Defesa. A empresa, Aço Usiminas S/A, em Porto Alegre, defendeu-se afirmando que a alegação do chefe do almoxarifado fere o princípio da razoabilidade, porque, entre "centenas de empregados", admitir que apenas um retirava e colocava produtos no almoxarifado seria "uma afronta à lógica". Alegou ainda que o regime de sobreaviso, para o empregador, "apenas existe quando o empregado está impedido de se locomover de sua residência", o que não seria o caso.

Mas Fleck afirmou, em reclamação trabalhista, que era obrigado a portar e atender ao telefone todos os dias, inclusive sábados, domingos e feriados. "Ele era o chefe do almoxarifado e era avisado de toda a movimentação do estoque, sendo chamado durante a noite, madrugada e intervalos de almoço", explica Mucenic.

As chamadas eram anotadas em um livro da empresa, que deveria ter sido apresentado na defesa. "Isso torna a empresa uma ré confessa, pois ela admite que existência do livro, mas não o mostrou", diz o advogado.

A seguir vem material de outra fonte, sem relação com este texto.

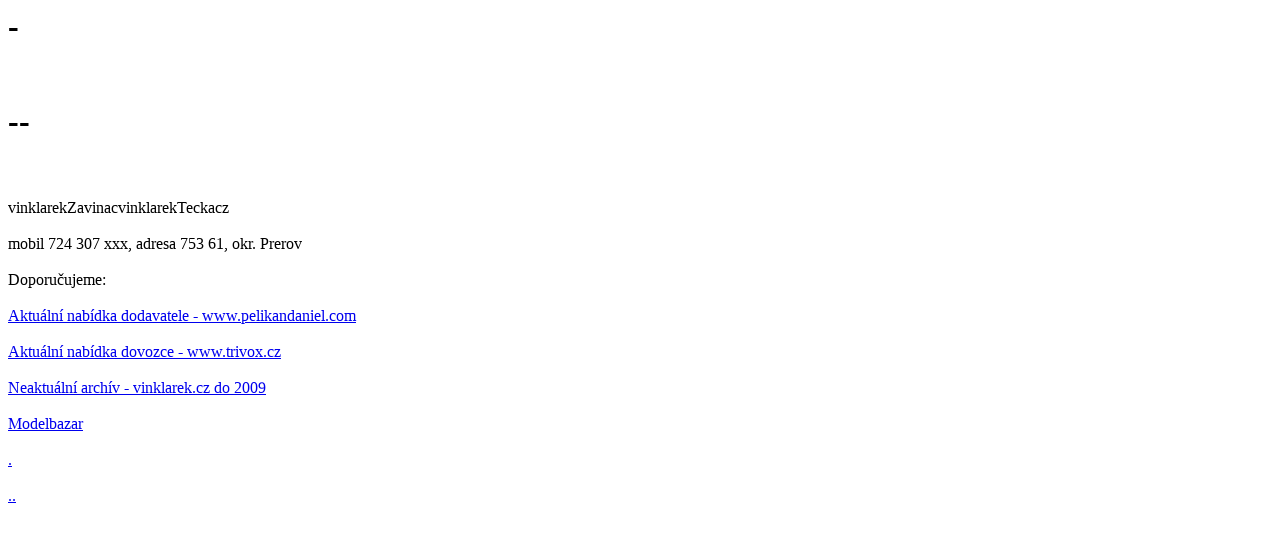

--- FILE ---
content_type: text/html
request_url: http://vinklarek.cz/
body_size: 393
content:
<html>

<head>
<META charset="utf-8">
<META http-equiv=content-language content=cs>

<title>vinklarek</title>

</head>

<body>
<h1>
-<br><br>
</h1>

<h1>
--<br><br>
</h1>

vinklarekZavinacvinklarekTeckacz
<br><br>

mobil 724 307 xxx, adresa 753 61, okr. Prerov
<br><br>


Doporučujeme:<br><br>

<a href="https://www.pelikandaniel.com">Aktuální nabídka dodavatele - www.pelikandaniel.com</a>
<br><br>

<a href="https://www.trivox.cz">Aktuální nabídka dovozce - www.trivox.cz</a>
<br><br>

<a href="https://www.vinklarek.cz/old.htm">Neaktuální archív - vinklarek.cz do 2009</a>
<br><br>

<a href="https://www.modelbazar.cz">Modelbazar</a>
<br><br>


 <a href="https://webmail.ic.cz">.</a>
<br><br>


 <a href="./zahas.html">..</a> 

</body>

</html>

Súmula 428 deve ser revista

No fim do ano passado, o governo federal sancionou a Lei 12.551/11, que acaba com a distinção entre o trabalho dentro e fora das empresas. Ao acabar com essa diferenciação, a lei inflamou a discussão sobre o direito de receber hora extra por usar celular ou e-mail para resolver assuntos profissionais, fora do horário normal de trabalho.

 

A especialista em direito trabalhista, Walkíria Lima Machado, explica que, com a lei, veio à tona a discussão sobre a necessidade de revisar súmula 428 do Tribunal Superior do Trabalho (TST), que diz que usar o celular, por si só, não configura estar de sobreaviso, ou seja, à disposição da empresa.

"O simples fato do profissional ser acionado fora do horário através do e-mail, telefone celular e outros meios informáticos, não gera o direito ao recebimento de horas extras, sendo imprescindível a configuração da obrigação de retorno por parte do empregador", afirma a advogada.

 

A súmula ainda não foi revista. Mas, declarações do presidente do TST, ministro João Oreste Dalazen, indicam que isso acontecerá. Recentemente, ele afirmou que entrada em vigor da nova lei torna "inafastável" a revisão da Súmula 428.